• Metin Bölümü:
★ ★ ★ ★ ★ ★ ★

1-Murat TAŞKIN (BİZDEN SÖYLEMESİ)

1-Murat TAŞKIN (BİZDEN SÖYLEMESİ)

AK parti'de adaylık istemenin anlamsızlığı...

AK Parti’de Belediye Başkan aday adaylığı için müracaat etme süresi bugün doluyor.
Belediye başkan adayı olmak isteyenler bugün mesai saati sonuna kadar müracaat etmek zorunda.
Eğer, müracaatta bulunacak isimler arasında il ve ilçe başkan ve yöneticileri gibi parti görevinde bulunanlar varsa, önce görevlerinden istifa edecek, ardından da başvurularını yapacaklar.
Kısacası…
Bugün mesai saati sonuna kadar “Ben belediye Başkanı olmak istiyorum” diyenler için son gün…
Aslına bakacak olursanız, AK Parti’de belediye başkan aday adaylığı başvuruları pek de bir anlam ifade etmiyor…
Partide “Sen belediye başkanı olmak istiyorsun ama burada senin değil benim seni isteyip istemediğim önemli” durumu yaşanıyor.
öyle ki…
Belediye başkan adaylarının çoğu, mevcut aday adaylığı müracaatında bulunanlardan değil de aday adaylığı müracaatında bile bulunmayanlardan seçiliyor.
Hatta…
Aralarında, son başvuru günü öncesinde görevlerinden istifa etmesi gerekenler bile, geçmiş tarihli bir istifa dilekçesi hazırlanıp, yine geçmiş tarihli bir aday adaylık başvurusu ile bir anda aday gösterilebiliyor.
Sonuç olarak…
AK Parti’de adaylık istemek pek de bir anlam içermiyor…
Bu yöndeki aday gösterilme kuralı her seçim aynı şekilde tekrarlanıyor.

★ ★ ★ ★ ★ ★ ★

• Girdi Verileri:

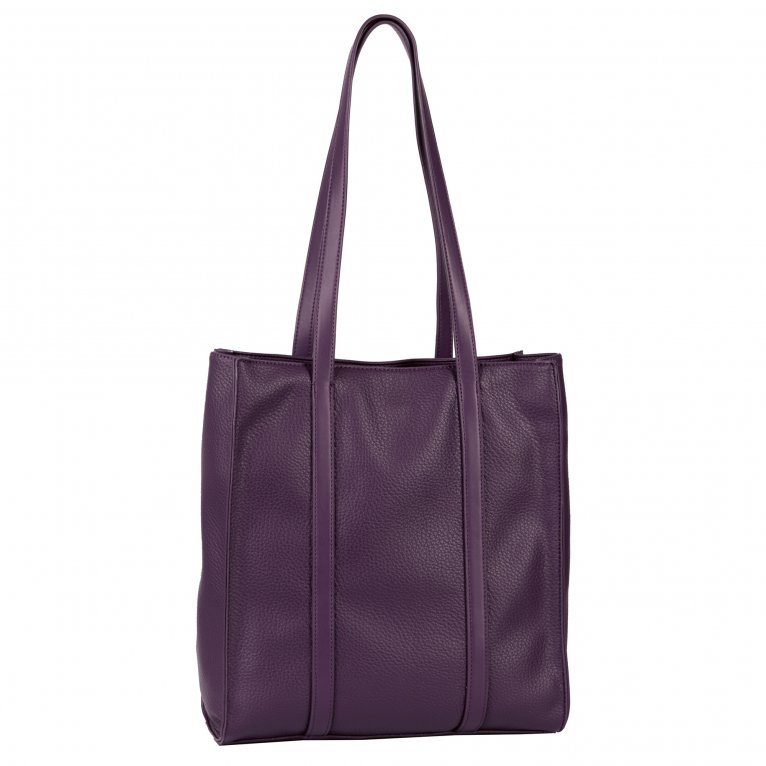 Charles Clinkard Gabor Elfie Womens Tote Bag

★ ★ ★ ★ ★ ★ ★

• Anlama Kontrolü:
(a) Metin bölümüne göre il ve ilçe başkanları gibi parti görevinde bulunanlar, başvurularını yapmadan önce ne yapmak zorunda?
(b) Metin bölümünde AK Parti'de belediye başkan aday adaylığı başvurularının pek bir anlam ifade etmediği söyleniyor. Metnin gösterdiği gerekçeyi bir ile üç cümle arasında açıklayın.
(c) Metin bölümünün "AK parti'de adaylık" sözlerinden başlayıp "müracaat etmek zorunda." sözlerine kadar olan kısmını, bu sözler de dahil olmak üzere geri verin.

• Yazılı Cevaplar:
(a) Önce görevlerinden istifa etmek zorundalar.

(b) Partide önemli olan, kişinin aday olmak istemesi değil, partinin onu isteyip istememesidir. Bu yüzden belediye başkan adaylarının çoğu, başvuranlar arasından değil, aday adaylığı için başvurmamış kişiler arasından seçiliyor.

(c)
AK parti'de adaylık istemenin anlamsızlığı...

AK Parti’de Belediye Başkan aday adaylığı için müracaat etme süresi bugün doluyor.
Belediye başkan adayı olmak isteyenler bugün mesai saati sonuna kadar müracaat etmek zorunda.